Mais pour ce qui est des changements les plus visibles - si on omet mes superbes cheveux bleus évidemment – furent mes dents, Si je souriais grand on pourrait voir qu’elles sont toutes pointues. Mais les incisives hautes encore plus. Alors c’est très joli je vous l’accorde mais au moindre faux mouvement je m’ouvre facilement les muqueuses buccales. J’ai fini par m’habituer mais au début j’avais des aphtes en permanence. L’autre que je cache par contre sont des griffes ainsi qu’une paire d’aile. Ce qui est plutôt pratique… sauf quand on essaie de faire de la mécanique. Essayez d’atteindre quoi que ce soit avec une membrane qui se bloque dans chaque recoin. Donc j’utilise une potion pour me permettre de travailler sereinement, ce qui a pour effet secondaire de rendre mes yeux violets. J’ai bien retrouvé Barbara ici, mais les séquelles sur son esprit étaient trop importantes. Sa mort n’a pas été douce comme la mienne et elle ne m’a même pas reconnue quand je suis allée la voir. Je doute qu’elle s’en remette un jour. La nouvelle a failli me détruire. J’ai eu une seconde chance ici, une opportunité de tout recommencer. D’enfin pouvoir être qui je suis sans me cacher. Elle, elle n’aura jamais cette chance. Heureusement encore une fois Yui était là pour moi, là pour me réconforter quand je n’avais même pas la force de sortir de mon lit, là pour me motiver à continuer d’avancer.
Dans cette optique, m’a également appris à me battre. Je ne dirais pas que je suis une combattante hors-pair mais je sais me défendre convenablement. Je voulais juste m’assurer que je ne me laisserai plus jamais emmener de force par qui que ce soit.
J’ai donc commencé en tant que mécano dans le garage de Yui, puis, quand elle est tombée en poussière dans les années 90, j’en ai hérité. Depuis je vis ma vie relativement tranquillement, je répare des voitures, des motos, tout ce qui possède un moteur basiquement. C’est un travail honnête et gratifiant.
Je fais toujours des cauchemars régulièrement, et j’ai donc dû insonoriser ma chambre. La dernière chose que je veux c’est me réveiller en criant et me faire entendre de mes voisins. Je ne suis pas assez puissante pour les rendre fous mais évitons les problèmes.

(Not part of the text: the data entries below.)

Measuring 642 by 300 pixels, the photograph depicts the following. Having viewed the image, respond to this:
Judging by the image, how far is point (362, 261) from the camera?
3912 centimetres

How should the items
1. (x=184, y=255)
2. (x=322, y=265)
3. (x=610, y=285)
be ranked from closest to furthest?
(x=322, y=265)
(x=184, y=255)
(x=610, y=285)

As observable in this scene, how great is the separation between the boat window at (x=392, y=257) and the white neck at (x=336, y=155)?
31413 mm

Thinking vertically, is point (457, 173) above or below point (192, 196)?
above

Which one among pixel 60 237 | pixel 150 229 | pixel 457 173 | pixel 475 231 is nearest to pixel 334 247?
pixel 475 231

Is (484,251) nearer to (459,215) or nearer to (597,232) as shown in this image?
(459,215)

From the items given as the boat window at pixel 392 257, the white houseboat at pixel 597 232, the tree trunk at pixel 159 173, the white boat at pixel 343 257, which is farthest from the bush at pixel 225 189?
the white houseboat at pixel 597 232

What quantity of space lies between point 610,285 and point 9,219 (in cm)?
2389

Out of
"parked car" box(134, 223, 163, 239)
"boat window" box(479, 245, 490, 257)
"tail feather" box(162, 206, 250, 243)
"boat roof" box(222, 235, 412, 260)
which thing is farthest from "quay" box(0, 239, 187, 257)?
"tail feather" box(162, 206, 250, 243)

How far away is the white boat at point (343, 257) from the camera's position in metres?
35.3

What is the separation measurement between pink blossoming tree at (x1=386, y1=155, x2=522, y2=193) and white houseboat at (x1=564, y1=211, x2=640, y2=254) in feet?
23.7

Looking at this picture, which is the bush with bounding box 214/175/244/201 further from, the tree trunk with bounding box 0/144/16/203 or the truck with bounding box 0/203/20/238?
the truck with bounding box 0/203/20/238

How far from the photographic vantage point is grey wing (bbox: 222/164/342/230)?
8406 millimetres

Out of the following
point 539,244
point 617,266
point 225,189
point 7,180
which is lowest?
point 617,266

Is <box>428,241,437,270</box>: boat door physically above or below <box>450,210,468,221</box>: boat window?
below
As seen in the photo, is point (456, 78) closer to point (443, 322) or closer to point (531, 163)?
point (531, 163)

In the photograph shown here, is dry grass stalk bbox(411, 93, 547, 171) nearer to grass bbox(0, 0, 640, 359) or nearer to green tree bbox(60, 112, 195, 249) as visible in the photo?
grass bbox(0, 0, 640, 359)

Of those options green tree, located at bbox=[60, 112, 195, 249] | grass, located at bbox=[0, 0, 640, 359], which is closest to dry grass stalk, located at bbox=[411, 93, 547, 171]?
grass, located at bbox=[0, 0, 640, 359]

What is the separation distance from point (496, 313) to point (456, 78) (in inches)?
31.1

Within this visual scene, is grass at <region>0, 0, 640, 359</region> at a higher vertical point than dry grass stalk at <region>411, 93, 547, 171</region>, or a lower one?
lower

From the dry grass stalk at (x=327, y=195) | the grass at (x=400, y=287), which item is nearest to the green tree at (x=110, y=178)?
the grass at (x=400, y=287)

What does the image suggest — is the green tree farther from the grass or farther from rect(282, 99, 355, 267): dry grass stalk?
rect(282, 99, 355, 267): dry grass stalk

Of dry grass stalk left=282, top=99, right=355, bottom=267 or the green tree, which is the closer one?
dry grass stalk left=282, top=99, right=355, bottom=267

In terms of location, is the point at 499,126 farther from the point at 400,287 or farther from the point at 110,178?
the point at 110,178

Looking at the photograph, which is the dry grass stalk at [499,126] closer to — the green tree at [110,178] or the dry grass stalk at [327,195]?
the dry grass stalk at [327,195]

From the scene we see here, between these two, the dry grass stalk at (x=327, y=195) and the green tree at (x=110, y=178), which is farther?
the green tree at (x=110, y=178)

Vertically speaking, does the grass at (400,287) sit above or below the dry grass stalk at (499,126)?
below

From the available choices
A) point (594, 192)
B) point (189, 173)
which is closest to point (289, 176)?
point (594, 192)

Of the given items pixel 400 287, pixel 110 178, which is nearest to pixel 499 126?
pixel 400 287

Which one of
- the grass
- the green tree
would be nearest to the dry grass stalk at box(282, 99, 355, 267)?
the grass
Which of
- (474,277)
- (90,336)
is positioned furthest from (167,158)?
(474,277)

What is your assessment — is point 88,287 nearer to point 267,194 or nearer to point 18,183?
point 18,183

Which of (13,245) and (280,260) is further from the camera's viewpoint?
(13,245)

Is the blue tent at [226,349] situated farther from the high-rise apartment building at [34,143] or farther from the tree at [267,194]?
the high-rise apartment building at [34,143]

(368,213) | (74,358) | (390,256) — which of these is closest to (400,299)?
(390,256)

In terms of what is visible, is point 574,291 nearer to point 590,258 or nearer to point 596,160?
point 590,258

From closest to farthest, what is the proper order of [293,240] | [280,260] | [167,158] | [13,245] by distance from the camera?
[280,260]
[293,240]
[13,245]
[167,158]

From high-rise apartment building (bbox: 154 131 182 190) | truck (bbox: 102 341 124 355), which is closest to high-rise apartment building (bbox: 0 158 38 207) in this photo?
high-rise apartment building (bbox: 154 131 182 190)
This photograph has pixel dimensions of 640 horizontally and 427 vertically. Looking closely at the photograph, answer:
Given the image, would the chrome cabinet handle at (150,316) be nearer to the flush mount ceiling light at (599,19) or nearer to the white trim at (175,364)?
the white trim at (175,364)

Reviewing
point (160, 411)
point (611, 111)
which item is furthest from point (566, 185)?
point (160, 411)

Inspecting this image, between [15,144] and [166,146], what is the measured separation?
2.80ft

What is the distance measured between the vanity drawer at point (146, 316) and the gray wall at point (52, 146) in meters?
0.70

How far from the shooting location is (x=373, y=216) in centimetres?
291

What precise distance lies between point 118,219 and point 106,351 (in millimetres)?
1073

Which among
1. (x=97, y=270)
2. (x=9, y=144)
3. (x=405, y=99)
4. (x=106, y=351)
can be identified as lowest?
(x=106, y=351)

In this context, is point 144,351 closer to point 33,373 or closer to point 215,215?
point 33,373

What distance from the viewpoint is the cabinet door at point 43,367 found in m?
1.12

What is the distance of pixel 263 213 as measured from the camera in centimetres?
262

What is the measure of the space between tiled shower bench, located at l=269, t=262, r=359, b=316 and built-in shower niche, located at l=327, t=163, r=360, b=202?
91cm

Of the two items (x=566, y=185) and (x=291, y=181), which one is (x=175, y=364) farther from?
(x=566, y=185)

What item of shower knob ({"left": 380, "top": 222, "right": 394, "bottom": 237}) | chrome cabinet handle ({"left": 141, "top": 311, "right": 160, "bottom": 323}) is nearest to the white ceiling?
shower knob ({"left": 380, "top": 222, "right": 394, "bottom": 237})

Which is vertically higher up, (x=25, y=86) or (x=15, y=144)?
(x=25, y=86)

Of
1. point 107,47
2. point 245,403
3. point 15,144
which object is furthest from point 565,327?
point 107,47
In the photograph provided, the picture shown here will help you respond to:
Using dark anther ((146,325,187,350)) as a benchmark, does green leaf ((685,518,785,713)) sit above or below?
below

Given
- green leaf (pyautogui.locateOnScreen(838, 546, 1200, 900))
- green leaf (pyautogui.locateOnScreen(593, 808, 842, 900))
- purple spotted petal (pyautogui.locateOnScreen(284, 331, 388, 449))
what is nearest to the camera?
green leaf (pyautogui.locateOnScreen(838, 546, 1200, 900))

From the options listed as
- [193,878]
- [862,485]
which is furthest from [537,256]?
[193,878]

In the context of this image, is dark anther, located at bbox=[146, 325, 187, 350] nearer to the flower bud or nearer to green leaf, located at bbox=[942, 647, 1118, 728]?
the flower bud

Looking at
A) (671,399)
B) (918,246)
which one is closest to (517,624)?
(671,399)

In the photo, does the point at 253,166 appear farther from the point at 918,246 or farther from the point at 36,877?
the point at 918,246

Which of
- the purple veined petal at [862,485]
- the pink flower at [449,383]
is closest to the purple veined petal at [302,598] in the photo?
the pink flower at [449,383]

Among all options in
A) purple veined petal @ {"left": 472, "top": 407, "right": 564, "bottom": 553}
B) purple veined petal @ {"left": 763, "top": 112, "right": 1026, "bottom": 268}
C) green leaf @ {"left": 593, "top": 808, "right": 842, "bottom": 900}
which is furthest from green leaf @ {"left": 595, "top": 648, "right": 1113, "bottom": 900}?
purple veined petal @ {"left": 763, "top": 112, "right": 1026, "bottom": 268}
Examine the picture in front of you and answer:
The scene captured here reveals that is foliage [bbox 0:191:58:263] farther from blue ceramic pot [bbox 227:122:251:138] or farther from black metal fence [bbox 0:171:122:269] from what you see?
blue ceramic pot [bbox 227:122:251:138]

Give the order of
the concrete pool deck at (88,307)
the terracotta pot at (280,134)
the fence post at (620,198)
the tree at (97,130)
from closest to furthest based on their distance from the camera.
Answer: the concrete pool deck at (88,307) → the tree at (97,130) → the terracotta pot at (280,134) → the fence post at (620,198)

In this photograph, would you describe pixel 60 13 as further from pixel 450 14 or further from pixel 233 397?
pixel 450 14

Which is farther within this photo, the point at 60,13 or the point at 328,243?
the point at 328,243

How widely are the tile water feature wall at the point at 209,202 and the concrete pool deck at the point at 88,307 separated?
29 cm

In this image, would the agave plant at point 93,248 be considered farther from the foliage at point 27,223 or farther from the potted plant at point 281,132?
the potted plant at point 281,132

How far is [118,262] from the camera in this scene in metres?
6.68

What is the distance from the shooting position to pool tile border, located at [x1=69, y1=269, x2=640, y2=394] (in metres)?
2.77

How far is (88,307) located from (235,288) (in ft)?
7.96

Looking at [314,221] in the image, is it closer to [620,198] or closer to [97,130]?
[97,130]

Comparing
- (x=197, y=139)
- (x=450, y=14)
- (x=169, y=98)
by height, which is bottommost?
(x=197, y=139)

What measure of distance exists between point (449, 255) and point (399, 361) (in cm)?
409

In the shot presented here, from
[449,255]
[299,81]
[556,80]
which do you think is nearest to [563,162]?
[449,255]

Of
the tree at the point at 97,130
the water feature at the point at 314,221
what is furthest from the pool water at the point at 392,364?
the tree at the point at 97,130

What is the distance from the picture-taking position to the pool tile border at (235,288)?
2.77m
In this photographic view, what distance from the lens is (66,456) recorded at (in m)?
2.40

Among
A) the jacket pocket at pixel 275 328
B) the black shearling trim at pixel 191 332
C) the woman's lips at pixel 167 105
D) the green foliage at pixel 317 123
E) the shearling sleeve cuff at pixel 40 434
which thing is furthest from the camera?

Avec le temps ma haine des hommes s’est atténuée. Je ne dirais pas que je les apprécie loin de là mais je serais capable de ne pas être trop désagréable si un client venait à être un homme. Après je ne promets rien, il ne faut pas pousser non plus.
Bref, j’espère que ça suffira, n’hésite pas à revenir ici quand tu en as besoin, que ce soit parce que tu as oublié quelque-chose d’important, ou bien que Barbara te manque.